## Problem to solve:
What you print must match the data line for line.

## Record set:
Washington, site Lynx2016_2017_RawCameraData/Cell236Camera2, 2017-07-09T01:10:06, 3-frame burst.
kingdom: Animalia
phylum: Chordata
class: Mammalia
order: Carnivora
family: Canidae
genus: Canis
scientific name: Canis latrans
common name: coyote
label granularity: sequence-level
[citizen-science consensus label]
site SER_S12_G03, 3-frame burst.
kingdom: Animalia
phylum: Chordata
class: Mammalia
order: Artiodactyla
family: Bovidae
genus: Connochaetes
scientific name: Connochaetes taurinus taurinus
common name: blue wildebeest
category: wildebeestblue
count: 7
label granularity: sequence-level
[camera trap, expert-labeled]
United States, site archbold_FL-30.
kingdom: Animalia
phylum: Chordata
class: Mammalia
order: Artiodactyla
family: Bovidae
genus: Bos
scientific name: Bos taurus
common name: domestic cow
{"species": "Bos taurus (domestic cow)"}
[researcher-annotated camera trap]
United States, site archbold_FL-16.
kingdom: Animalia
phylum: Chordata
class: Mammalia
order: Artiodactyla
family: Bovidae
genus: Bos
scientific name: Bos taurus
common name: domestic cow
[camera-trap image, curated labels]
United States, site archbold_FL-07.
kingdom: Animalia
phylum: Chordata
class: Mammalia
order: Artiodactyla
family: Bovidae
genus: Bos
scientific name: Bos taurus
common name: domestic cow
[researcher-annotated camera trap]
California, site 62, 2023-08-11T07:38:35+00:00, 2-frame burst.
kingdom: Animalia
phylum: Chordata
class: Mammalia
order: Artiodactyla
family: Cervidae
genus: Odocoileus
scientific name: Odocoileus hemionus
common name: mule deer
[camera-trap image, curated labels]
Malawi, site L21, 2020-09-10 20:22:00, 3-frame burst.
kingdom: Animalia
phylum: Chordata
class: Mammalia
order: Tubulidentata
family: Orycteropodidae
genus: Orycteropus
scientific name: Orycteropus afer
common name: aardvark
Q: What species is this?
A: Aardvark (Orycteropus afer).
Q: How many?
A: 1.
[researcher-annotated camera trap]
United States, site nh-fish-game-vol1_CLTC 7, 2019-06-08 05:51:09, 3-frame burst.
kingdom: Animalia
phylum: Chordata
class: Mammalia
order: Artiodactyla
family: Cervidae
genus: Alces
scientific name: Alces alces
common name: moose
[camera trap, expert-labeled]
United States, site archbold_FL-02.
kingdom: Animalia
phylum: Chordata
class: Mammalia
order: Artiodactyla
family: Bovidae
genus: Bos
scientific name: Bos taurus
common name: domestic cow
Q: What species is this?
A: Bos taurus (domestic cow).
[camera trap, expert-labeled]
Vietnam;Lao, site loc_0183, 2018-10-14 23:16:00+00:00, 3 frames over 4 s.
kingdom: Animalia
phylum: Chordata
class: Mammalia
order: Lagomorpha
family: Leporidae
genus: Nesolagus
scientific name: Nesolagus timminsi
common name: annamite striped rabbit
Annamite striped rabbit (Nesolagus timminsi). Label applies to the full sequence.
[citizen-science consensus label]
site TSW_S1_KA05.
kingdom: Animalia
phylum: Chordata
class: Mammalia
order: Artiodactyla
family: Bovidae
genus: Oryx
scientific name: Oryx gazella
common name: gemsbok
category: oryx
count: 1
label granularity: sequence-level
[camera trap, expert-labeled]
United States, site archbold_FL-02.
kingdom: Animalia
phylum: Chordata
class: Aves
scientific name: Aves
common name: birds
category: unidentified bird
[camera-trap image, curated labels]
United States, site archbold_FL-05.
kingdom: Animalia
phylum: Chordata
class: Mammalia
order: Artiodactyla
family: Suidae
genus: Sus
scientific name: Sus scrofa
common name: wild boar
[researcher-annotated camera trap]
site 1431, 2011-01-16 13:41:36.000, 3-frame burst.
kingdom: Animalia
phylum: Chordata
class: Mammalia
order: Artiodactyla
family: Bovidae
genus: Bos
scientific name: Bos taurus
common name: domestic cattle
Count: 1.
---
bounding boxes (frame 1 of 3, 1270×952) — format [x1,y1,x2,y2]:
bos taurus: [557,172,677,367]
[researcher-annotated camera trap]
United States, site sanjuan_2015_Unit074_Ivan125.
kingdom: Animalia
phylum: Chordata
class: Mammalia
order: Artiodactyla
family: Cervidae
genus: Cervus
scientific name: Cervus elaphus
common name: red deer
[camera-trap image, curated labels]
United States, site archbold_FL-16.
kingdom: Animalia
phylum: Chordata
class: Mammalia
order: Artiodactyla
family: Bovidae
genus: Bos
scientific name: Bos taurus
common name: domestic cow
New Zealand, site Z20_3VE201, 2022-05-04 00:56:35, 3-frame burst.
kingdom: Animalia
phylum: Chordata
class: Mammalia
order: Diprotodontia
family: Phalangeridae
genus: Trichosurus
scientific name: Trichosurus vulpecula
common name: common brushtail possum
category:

## Answer section:
Washington, site Lynx2016_2017_RawCameraData/Cell236Camera2, 2017-07-09T01:10:06, 3-frame burst.
kingdom: Animalia
phylum: Chordata
class: Mammalia
order: Carnivora
family: Canidae
genus: Canis
scientific name: Canis latrans
common name: coyote
label granularity: sequence-level
[citizen-science consensus label]
site SER_S12_G03, 3-frame burst.
kingdom: Animalia
phylum: Chordata
class: Mammalia
order: Artiodactyla
family: Bovidae
genus: Connochaetes
scientific name: Connochaetes taurinus taurinus
common name: blue wildebeest
category: wildebeestblue
count: 7
label granularity: sequence-level
[camera trap, expert-labeled]
United States, site archbold_FL-30.
kingdom: Animalia
phylum: Chordata
class: Mammalia
order: Artiodactyla
family: Bovidae
genus: Bos
scientific name: Bos taurus
common name: domestic cow
{"species": "Bos taurus (domestic cow)"}
[researcher-annotated camera trap]
United States, site archbold_FL-16.
kingdom: Animalia
phylum: Chordata
class: Mammalia
order: Artiodactyla
family: Bovidae
genus: Bos
scientific name: Bos taurus
common name: domestic cow
[camera-trap image, curated labels]
United States, site archbold_FL-07.
kingdom: Animalia
phylum: Chordata
class: Mammalia
order: Artiodactyla
family: Bovidae
genus: Bos
scientific name: Bos taurus
common name: domestic cow
[researcher-annotated camera trap]
California, site 62, 2023-08-11T07:38:35+00:00, 2-frame burst.
kingdom: Animalia
phylum: Chordata
class: Mammalia
order: Artiodactyla
family: Cervidae
genus: Odocoileus
scientific name: Odocoileus hemionus
common name: mule deer
[camera-trap image, curated labels]
Malawi, site L21, 2020-09-10 20:22:00, 3-frame burst.
kingdom: Animalia
phylum: Chordata
class: Mammalia
order: Tubulidentata
family: Orycteropodidae
genus: Orycteropus
scientific name: Orycteropus afer
common name: aardvark
Q: What species is this?
A: Aardvark (Orycteropus afer).
Q: How many?
A: 1.
[researcher-annotated camera trap]
United States, site nh-fish-game-vol1_CLTC 7, 2019-06-08 05:51:09, 3-frame burst.
kingdom: Animalia
phylum: Chordata
class: Mammalia
order: Artiodactyla
family: Cervidae
genus: Alces
scientific name: Alces alces
common name: moose
[camera trap, expert-labeled]
United States, site archbold_FL-02.
kingdom: Animalia
phylum: Chordata
class: Mammalia
order: Artiodactyla
family: Bovidae
genus: Bos
scientific name: Bos taurus
common name: domestic cow
Q: What species is this?
A: Bos taurus (domestic cow).
[camera trap, expert-labeled]
Vietnam;Lao, site loc_0183, 2018-10-14 23:16:00+00:00, 3 frames over 4 s.
kingdom: Animalia
phylum: Chordata
class: Mammalia
order: Lagomorpha
family: Leporidae
genus: Nesolagus
scientific name: Nesolagus timminsi
common name: annamite striped rabbit
Annamite striped rabbit (Nesolagus timminsi). Label applies to the full sequence.
[citizen-science consensus label]
site TSW_S1_KA05.
kingdom: Animalia
phylum: Chordata
class: Mammalia
order: Artiodactyla
family: Bovidae
genus: Oryx
scientific name: Oryx gazella
common name: gemsbok
category: oryx
count: 1
label granularity: sequence-level
[camera trap, expert-labeled]
United States, site archbold_FL-02.
kingdom: Animalia
phylum: Chordata
class: Aves
scientific name: Aves
common name: birds
category: unidentified bird
[camera-trap image, curated labels]
United States, site archbold_FL-05.
kingdom: Animalia
phylum: Chordata
class: Mammalia
order: Artiodactyla
family: Suidae
genus: Sus
scientific name: Sus scrofa
common name: wild boar
[researcher-annotated camera trap]
site 1431, 2011-01-16 13:41:36.000, 3-frame burst.
kingdom: Animalia
phylum: Chordata
class: Mammalia
order: Artiodactyla
family: Bovidae
genus: Bos
scientific name: Bos taurus
common name: domestic cattle
Count: 1.
---
bounding boxes (frame 1 of 3, 1270×952) — format [x1,y1,x2,y2]:
bos taurus: [557,172,677,367]
[researcher-annotated camera trap]
United States, site sanjuan_2015_Unit074_Ivan125.
kingdom: Animalia
phylum: Chordata
class: Mammalia
order: Artiodactyla
family: Cervidae
genus: Cervus
scientific name: Cervus elaphus
common name: red deer
[camera-trap image, curated labels]
United States, site archbold_FL-16.
kingdom: Animalia
phylum: Chordata
class: Mammalia
order: Artiodactyla
family: Bovidae
genus: Bos
scientific name: Bos taurus
common name: domestic cow
New Zealand, site Z20_3VE201, 2022-05-04 00:56:35, 3-frame burst.
kingdom: Animalia
phylum: Chordata
class: Mammalia
order: Diprotodontia
family: Phalangeridae
genus: Trichosurus
scientific name: Trichosurus vulpecula
common name: common brushtail possum
category:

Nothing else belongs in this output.